[Fragment dokumentu]
■ ■ ■ ■ ■ ■ ■
Bywa, szkoda porażki ale myślę że Arsenal nie cofnął się ponieważ uznali że 1-0 im wystarczy tylko po prostu nie mieli sił, Wenger myślał chyba że może się uda, szkoda że nie spróbował innego składu bo ten mecz był do wygrania, nie ma co się denerwować walczymy dalej o TOP4
DOBRA POWIEM WAM !!!
DJ---> chłopie boisko to nie burdel!!! zarabiasz w h*j i co raz na dzi*ke sobie nie pojdziesz!!!
nie mastorboj sie na boisku tylko graj
SS ---> chlopie pokazales ze nie masz jaj i wywalenie cie z klubu (chociażby za free) byłoby najlepszym ruchem transferowy wengera
Theo--> zgobiles mózg czy co??
ramsey---> jestem z cb dumny!!
David92
tak i stwierdzi że SS należy się miejsce w pierwszym składzie.
Powiem tak. Tak to jest strzelą bramkę i ronią zamiast strzelić jeszcze jedną albo 2 jeśli jest przewaga tak jak była w pierwszej połowie. Nie wiadomo po co bronić trzeba dobić rywala a nie oddawać mu pole do gry. Porażka na własne życzenie. Może zobaczą swoje błędy. Już nie mówię o skuteczności i o powolnych akcjach. Tyle z mojej strony nie wiem czy się zgadzacie czy nie.
Bronił, bronił a potem znowu dostał!!!!!!!!!!!!!
fakt, SS - obrońca powinien wiedzieć że piłki wybija się na boki, nie w środek pola -.-
Miejmy nadzieję że Jutro City wygra z Liverpoolem :/
Widać teraz prawdziwych fanów ... 2-3 osoby na 50 :(
1. połowa nieźle, ale 2. ... żenada. Rażąca nieskuteczność i niemrawa, defensywna gra w 2. odsłonie. Taktycznie i mentalnie zawiodłem się.
ten mecz naprawdę pokazał naszą słabą ławkę. Wenger patrzy za siebie i kogo widzi ? zero skrzydłowych, zero kreatywnych pomocników, zero obrońców i zero napastników. No dobra pomocnicy kreatywni weszli ale na skrzzydła !!!!!
nie umiemy dobić rywala i takie są efekty. w drugiej połowie graliśmy straszny piach, żadnych konkretnych akcji i tak to się kończy że znowu tracimy punkty
To przez siwego qtasa Wngera przegrywamy ten mecz!
Arsza mega spotkanie i... grzeje ławę. Gra za to Wallcot zupełnie bez formy i bez pojęcia! Djorou ma kartkę i nie robi zmiany na prawej obronie. Masakra! Ten koleś mnie rozwala!
Robin wyraźnie zmęczony, samo ustawienie 2 skrzydłowych daje dużo okazji strzeleckich ale Robin nie jest typową 11, trzeba nam typowego napastnika kogoś takiego jak Titi. Robin nadaje się wyśmienicie na podwieszonego napastnika (takiego jakiego gra dziś Cesc).
■ ■ ■ ■ ■ ■ ■
[Dane wejściowe]
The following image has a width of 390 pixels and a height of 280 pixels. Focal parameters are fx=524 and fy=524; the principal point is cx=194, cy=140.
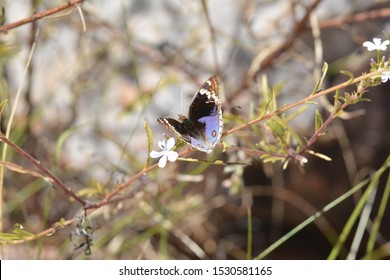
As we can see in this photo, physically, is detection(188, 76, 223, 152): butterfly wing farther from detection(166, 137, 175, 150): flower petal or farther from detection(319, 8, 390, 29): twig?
detection(319, 8, 390, 29): twig

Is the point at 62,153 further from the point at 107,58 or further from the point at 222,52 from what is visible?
the point at 222,52

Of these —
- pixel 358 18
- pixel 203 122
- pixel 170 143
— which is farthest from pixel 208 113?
pixel 358 18

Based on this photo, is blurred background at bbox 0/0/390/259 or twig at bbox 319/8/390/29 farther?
blurred background at bbox 0/0/390/259

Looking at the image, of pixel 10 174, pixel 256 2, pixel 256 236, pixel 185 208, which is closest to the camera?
pixel 185 208

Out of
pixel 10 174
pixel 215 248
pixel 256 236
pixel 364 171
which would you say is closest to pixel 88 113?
pixel 10 174

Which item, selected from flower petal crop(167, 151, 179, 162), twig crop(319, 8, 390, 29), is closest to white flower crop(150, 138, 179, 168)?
flower petal crop(167, 151, 179, 162)

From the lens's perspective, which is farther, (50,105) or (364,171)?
(50,105)
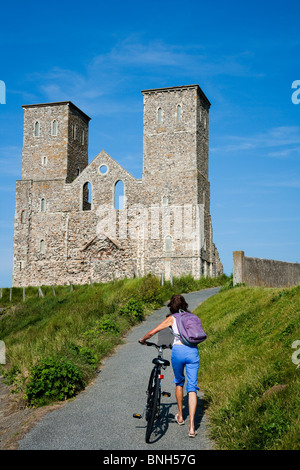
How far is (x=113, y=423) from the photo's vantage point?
7.85m

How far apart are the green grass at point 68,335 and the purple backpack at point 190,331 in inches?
138

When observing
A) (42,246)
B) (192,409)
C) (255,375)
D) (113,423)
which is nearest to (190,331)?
(192,409)

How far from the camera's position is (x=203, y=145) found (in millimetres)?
38250

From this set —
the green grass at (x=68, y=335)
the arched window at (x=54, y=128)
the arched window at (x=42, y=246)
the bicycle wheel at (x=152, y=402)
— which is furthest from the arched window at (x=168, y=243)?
the bicycle wheel at (x=152, y=402)

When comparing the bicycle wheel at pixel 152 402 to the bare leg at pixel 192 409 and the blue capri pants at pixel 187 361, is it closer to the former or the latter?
the blue capri pants at pixel 187 361

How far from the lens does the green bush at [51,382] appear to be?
9695 millimetres

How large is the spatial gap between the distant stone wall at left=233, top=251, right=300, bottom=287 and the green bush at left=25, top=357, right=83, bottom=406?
974 cm

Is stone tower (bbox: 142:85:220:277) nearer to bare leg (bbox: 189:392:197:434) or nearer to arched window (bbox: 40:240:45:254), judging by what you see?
arched window (bbox: 40:240:45:254)

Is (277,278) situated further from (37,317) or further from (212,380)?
(37,317)

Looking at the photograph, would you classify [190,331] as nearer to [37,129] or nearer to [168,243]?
[168,243]

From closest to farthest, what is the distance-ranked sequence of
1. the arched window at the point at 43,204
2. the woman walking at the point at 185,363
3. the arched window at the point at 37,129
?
the woman walking at the point at 185,363 < the arched window at the point at 43,204 < the arched window at the point at 37,129

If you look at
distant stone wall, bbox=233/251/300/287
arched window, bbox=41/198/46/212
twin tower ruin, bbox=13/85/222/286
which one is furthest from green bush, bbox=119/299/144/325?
arched window, bbox=41/198/46/212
■ ■ ■ ■ ■ ■ ■
[Polecenia]
(1) Czy stwierdzenia (a), (b) i (c) zgadzają się z komentarzami o meczu Arsenalu? Przy każdym odpowiedz „tak” lub „nie” i dosłownie przytocz rozstrzygające słowa.
(a) Jeden z komentujących uważa, że w pierwszej połowie Arsenal nie miał przewagi.
(b) Jeden z komentujących ma nadzieję, że City wygra z Liverpoolem.
(c) Według jednego z komentujących Robin jest typową 11.
(2) Wypisz z komentarzy o meczu Arsenalu cały fragment od słów „ten mecz naprawdę” aż po słowa „gra dziś Cesc).”.

[Odpowiedzi]
(1)
(a) Nie: „jeśli jest przewaga tak jak była w pierwszej połowie”.
(b) Tak: „Miejmy nadzieję że Jutro City wygra z Liverpoolem”.
(c) Nie: „Robin nie jest typową 11”.

(2)
ten mecz naprawdę pokazał naszą słabą ławkę. Wenger patrzy za siebie i kogo widzi ? zero skrzydłowych, zero kreatywnych pomocników, zero obrońców i zero napastników. No dobra pomocnicy kreatywni weszli ale na skrzzydła !!!!!
nie umiemy dobić rywala i takie są efekty. w drugiej połowie graliśmy straszny piach, żadnych konkretnych akcji i tak to się kończy że znowu tracimy punkty
To przez siwego qtasa Wngera przegrywamy ten mecz!
Arsza mega spotkanie i... grzeje ławę. Gra za to Wallcot zupełnie bez formy i bez pojęcia! Djorou ma kartkę i nie robi zmiany na prawej obronie. Masakra! Ten koleś mnie rozwala!
Robin wyraźnie zmęczony, samo ustawienie 2 skrzydłowych daje dużo okazji strzeleckich ale Robin nie jest typową 11, trzeba nam typowego napastnika kogoś takiego jak Titi. Robin nadaje się wyśmienicie na podwieszonego napastnika (takiego jakiego gra dziś Cesc).